··· Data for this task
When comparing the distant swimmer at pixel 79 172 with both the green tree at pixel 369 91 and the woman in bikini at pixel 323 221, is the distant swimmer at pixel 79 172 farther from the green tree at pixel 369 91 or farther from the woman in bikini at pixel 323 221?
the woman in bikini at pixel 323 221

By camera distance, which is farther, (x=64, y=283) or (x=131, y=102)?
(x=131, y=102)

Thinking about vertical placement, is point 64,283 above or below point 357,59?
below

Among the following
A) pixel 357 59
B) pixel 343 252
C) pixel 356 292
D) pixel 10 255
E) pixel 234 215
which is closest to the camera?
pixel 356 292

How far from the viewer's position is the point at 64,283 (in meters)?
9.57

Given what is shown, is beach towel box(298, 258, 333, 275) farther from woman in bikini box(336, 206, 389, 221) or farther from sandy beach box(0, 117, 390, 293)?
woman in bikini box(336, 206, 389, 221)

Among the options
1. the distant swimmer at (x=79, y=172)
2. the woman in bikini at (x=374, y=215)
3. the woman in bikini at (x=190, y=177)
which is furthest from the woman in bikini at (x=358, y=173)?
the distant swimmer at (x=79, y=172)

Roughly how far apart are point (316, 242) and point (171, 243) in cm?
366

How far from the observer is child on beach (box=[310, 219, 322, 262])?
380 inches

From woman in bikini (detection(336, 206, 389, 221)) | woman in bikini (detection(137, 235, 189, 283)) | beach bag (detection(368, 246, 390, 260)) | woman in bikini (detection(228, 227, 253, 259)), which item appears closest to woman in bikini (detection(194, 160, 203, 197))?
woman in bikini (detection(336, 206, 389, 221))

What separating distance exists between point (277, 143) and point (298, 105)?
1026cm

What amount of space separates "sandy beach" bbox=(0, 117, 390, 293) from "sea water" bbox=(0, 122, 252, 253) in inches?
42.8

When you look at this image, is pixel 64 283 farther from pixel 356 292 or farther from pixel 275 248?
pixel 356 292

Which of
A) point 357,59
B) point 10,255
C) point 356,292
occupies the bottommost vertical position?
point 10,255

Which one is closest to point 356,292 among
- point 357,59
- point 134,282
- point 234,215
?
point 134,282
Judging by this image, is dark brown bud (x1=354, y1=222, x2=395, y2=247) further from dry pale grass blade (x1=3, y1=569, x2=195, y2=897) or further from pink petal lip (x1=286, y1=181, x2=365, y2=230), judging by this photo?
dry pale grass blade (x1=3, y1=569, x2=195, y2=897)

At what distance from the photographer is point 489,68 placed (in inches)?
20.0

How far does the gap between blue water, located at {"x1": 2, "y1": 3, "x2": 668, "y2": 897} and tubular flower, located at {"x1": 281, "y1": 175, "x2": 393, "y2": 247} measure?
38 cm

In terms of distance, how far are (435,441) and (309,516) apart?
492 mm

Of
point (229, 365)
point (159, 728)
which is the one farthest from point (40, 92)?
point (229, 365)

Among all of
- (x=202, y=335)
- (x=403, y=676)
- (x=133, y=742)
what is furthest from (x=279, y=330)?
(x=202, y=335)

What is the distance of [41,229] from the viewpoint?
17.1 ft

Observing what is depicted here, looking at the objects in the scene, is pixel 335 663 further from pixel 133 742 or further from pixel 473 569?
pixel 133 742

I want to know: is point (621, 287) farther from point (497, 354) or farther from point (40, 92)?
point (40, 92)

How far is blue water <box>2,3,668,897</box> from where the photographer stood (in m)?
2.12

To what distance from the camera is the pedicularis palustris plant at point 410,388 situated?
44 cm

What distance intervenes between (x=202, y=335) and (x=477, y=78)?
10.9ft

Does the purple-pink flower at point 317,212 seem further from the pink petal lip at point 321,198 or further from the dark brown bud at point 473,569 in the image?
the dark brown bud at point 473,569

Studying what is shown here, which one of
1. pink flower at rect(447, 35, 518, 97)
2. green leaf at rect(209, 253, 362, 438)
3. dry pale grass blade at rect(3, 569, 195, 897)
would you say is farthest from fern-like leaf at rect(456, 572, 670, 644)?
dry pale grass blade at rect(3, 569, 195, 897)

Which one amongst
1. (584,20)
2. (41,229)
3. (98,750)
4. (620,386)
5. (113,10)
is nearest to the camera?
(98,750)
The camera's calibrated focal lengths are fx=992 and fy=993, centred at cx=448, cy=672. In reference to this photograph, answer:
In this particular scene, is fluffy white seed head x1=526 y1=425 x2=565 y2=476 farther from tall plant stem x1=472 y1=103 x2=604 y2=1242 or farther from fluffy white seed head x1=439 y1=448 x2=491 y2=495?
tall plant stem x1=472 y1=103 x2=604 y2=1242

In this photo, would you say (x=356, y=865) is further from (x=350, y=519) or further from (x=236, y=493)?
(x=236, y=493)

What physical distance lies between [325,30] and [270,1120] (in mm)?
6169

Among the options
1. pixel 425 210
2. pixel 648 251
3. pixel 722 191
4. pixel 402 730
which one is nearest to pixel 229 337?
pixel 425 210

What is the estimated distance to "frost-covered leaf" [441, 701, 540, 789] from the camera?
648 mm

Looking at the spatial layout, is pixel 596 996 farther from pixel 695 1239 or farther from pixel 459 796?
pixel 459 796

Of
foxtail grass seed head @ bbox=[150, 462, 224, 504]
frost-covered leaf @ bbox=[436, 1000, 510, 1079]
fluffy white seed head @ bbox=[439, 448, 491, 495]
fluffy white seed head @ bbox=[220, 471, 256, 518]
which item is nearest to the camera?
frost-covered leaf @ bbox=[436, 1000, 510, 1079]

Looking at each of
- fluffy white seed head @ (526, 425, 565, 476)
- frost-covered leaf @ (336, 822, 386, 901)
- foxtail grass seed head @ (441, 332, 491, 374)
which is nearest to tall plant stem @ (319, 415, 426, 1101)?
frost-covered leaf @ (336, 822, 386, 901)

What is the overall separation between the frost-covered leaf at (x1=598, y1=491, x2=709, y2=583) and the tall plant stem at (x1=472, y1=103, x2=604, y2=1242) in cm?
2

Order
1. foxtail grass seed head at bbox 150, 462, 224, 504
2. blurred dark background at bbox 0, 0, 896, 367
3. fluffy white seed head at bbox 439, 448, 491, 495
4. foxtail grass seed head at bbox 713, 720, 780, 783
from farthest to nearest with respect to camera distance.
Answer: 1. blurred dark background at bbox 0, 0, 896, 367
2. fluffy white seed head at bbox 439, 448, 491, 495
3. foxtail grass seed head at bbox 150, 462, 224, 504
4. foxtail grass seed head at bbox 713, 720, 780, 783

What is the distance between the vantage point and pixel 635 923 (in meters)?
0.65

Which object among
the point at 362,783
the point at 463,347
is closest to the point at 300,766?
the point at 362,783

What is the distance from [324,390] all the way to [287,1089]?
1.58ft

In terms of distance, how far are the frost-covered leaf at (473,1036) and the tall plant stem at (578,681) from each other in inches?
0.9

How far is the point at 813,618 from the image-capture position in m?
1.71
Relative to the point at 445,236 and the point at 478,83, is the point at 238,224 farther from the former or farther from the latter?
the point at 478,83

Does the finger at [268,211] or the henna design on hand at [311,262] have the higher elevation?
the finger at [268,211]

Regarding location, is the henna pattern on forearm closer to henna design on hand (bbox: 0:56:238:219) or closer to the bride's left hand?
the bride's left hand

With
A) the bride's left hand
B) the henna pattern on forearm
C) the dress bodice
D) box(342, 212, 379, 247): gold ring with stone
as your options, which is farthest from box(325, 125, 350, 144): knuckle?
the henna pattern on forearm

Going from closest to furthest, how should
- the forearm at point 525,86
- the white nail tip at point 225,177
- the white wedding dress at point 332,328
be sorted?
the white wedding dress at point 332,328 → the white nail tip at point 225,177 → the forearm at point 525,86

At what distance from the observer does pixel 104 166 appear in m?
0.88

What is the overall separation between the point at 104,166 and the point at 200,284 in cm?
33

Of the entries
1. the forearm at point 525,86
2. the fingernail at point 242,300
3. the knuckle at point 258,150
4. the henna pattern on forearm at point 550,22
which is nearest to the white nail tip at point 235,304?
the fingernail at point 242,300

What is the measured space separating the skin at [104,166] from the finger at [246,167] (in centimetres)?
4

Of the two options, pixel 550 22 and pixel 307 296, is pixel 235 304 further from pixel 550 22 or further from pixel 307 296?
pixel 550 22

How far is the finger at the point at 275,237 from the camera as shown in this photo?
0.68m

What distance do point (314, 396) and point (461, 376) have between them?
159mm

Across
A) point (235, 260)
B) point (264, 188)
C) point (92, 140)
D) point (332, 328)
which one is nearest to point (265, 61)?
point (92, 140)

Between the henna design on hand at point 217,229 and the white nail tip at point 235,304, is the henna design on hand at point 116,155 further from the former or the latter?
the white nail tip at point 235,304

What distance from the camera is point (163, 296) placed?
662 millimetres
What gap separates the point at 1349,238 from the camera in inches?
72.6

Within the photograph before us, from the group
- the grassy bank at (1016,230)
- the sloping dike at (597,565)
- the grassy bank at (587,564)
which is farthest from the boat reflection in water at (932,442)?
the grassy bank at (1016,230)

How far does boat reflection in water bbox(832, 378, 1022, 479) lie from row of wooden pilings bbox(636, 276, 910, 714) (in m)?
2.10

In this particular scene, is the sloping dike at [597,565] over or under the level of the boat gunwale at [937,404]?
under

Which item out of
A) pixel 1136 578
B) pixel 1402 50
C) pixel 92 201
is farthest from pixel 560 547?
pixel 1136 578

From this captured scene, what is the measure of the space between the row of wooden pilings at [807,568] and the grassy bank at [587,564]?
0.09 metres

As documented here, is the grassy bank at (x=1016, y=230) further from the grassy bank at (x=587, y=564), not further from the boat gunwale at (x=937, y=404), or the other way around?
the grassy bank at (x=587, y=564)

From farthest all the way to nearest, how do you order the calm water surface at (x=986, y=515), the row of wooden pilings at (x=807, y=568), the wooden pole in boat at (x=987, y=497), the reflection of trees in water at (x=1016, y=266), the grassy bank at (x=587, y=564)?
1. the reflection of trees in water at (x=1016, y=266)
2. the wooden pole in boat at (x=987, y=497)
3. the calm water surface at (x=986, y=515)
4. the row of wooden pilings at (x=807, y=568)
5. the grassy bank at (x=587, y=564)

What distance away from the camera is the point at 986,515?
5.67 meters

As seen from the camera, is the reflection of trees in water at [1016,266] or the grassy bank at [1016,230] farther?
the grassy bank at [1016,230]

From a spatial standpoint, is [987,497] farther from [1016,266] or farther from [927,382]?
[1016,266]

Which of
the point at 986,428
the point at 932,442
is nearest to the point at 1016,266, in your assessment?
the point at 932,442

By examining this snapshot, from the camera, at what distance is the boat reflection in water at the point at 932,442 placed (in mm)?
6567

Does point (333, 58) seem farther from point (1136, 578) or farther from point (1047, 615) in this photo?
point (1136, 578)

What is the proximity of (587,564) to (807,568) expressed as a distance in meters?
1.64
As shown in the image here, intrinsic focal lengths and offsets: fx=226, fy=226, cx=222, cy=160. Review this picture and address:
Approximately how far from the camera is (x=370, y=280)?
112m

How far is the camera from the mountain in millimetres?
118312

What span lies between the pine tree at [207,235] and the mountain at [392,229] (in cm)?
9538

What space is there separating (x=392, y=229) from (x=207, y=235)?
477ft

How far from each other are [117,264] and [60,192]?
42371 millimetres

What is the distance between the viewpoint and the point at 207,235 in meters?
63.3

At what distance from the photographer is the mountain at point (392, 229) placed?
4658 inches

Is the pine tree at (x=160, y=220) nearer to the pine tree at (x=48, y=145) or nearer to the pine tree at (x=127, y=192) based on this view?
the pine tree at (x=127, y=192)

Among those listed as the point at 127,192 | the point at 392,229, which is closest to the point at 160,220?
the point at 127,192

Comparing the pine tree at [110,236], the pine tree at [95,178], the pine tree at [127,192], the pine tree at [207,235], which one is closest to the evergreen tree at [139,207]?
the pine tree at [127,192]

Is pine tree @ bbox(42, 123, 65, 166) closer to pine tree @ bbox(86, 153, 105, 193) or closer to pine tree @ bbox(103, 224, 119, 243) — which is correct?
······
Write the lines out verbatim, from the one with "How far from each" through the last line of the entries, and stop there.

How far from each other are [117,264] and [60,192]?
42371 millimetres

What is the distance between the viewpoint and the point at 207,235 in meters?
63.3

At what distance from the photographer is the mountain at point (392, 229) placed?
4658 inches

Is the pine tree at (x=160, y=220) nearer to the pine tree at (x=48, y=145) or nearer to the pine tree at (x=127, y=192) based on this view?
the pine tree at (x=127, y=192)

Among those listed as the point at 127,192 | the point at 392,229, which is closest to the point at 160,220?
the point at 127,192

Comparing the pine tree at [110,236], the pine tree at [95,178], the pine tree at [127,192], the pine tree at [207,235], which one is closest to the evergreen tree at [139,207]?
the pine tree at [127,192]

Is pine tree @ bbox(42, 123, 65, 166) closer to pine tree @ bbox(86, 153, 105, 193) or closer to pine tree @ bbox(103, 224, 119, 243) — which is correct?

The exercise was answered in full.